TEXT SECTION —
-=-=-=-=-

This section describes how to submit MPI jobs under the Slurm batch system. Here we assume that MPI jobs are compiled using one of available versions of Intel parallel studio
Intel MPI on KNL. Generally, there are two ways to launch an MPI job under the Slurm: 1)
mpiexec.hydra from Intel parallel studio command line tool suite 2)
srun from Slurm command utility. Even though both methods work pretty well under the Slurm,
srun will allow Slurm to control and clean up all the MPI processes easily in addition to account all MPI processes more accurately.
- Using mpiexec.hydra and ssh or rsh to launch an MPI job.
This is very much similar to the way in launching MPI jobs under old PBS batch system. Inside a job submission script, one has to figure out nodes allocated to the job using scontrol command. The following is a simple sbatch script.
#!/bin/bash -l
#SBATCH -A youraccount
#SBATCH -p phi
#SBATCH -N 4
#SBATCH -t 00:30:00
#SBATCH -J youjobname
#SBATCH --mail-type=END
#SBATCH -C 18p
# create a temp file
tmpfile=`mktemp`
# convert slurm compact form to regular form
/usr/bin/scontrol show hostnames $SLURM_JOB_NODELIST > $tmpfile
source /dist/intel/parallel_studio_xe_2017/parallel_studio_xe_2017.0.035/bin/psxevars.sh intel64
mpiexec.hydra -bootstrap rsh -PSM2 -f $tmpfile -np $numnodes -perhost 1 mpiprog
rm -f $tmpfile
Note: one can replace -bootstrap rsh by -bootstrap ssh if one's ssh keys to all hosts are set up correctly.
The -PSM2 option is to tell Intel MPI to use OPA fabrics.
- Using mpiexec.hydra and bootstrap slurm option to allow slurm to manage an MPI job
This method is very similar to the above. The only difference is the bootstrap option: -bootstrap slurm. This option allows mpi processes to be launched and managed by the Slurm system.
mpiexec.hydra -bootstrap slurm -PSM2 -f $tmpfile -np $numnodes -perhost 1 anothermpiprog
- Using srun command to launch an MPI job
This method is the preferred method according to the official Slurm documentation. In this way, one does not need to find out allocated nodes like previous two methods. The following is a simple script.
#!/bin/bash -l
#SBATCH -A youraccount
#SBATCH -p phi
#SBATCH -N 4
#SBATCH -t 00:30:00
#SBATCH -J mightyrun
#SBATCH --mail-type=END
#SBATCH -C 18p
source /dist/intel/parallel_studio_xe_2017/parallel_studio_xe_2017.0.035/bin/psxevars.sh intel64
# The following 3 variables to make sure opa fabrics is used
export I_MPI_FABRICS_LIST=tmi
export I_MPI_TMI_PROVIDER=psm2
export I_MPI_FALLBACK=0
# Using PMI slurm process management
export I_MPI_PMI_LIBRARY=/usr/lib64/libpmi.so
srun --mpi=pmi2 -n 4 fullpath_to_mpi_prog

-=-=-=-=-

[Recorded data]
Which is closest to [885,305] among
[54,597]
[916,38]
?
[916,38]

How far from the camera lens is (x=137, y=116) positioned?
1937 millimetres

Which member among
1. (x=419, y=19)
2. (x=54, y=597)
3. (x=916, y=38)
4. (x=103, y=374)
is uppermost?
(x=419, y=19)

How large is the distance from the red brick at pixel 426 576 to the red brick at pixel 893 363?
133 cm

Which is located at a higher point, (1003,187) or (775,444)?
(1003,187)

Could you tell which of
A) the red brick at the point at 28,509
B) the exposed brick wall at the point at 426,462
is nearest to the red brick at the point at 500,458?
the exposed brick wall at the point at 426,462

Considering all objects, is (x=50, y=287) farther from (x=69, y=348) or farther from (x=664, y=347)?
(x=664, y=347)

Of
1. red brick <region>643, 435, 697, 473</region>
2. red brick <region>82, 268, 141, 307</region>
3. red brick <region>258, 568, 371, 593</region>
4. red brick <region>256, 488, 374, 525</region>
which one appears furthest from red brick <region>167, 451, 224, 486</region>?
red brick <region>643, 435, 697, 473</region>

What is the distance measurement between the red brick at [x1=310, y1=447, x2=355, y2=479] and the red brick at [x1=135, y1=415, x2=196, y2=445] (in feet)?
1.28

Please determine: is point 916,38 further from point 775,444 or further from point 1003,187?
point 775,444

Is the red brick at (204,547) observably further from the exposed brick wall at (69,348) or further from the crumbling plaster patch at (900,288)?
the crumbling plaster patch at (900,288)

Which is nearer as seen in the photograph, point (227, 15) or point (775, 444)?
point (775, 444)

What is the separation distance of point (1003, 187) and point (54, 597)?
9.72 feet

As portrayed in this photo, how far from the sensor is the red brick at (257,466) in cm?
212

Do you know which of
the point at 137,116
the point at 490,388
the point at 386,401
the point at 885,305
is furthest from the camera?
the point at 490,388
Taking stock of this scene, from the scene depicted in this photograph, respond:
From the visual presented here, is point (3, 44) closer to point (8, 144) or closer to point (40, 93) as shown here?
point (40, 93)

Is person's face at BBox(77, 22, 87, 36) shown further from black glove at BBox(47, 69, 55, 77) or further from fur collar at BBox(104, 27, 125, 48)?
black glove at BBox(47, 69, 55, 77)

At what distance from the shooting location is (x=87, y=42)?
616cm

-=-=-=-=-

WORK TO DO —
• 1. In the MPI job guide, what does the -PSM2 option tell Intel MPI to do?
• 2. Using the MPI job guide, explain why srun is favored over mpiexec.hydra for launching an MPI job under Slurm.

RESULTS —
• 1. It tells Intel MPI to use OPA fabrics.

• 2. With srun, Slurm can easily control and clean up all the MPI processes and account for them more accurately. The official Slurm documentation names it the preferred method, and it does not require working out the allocated nodes as the two mpiexec.hydra methods do.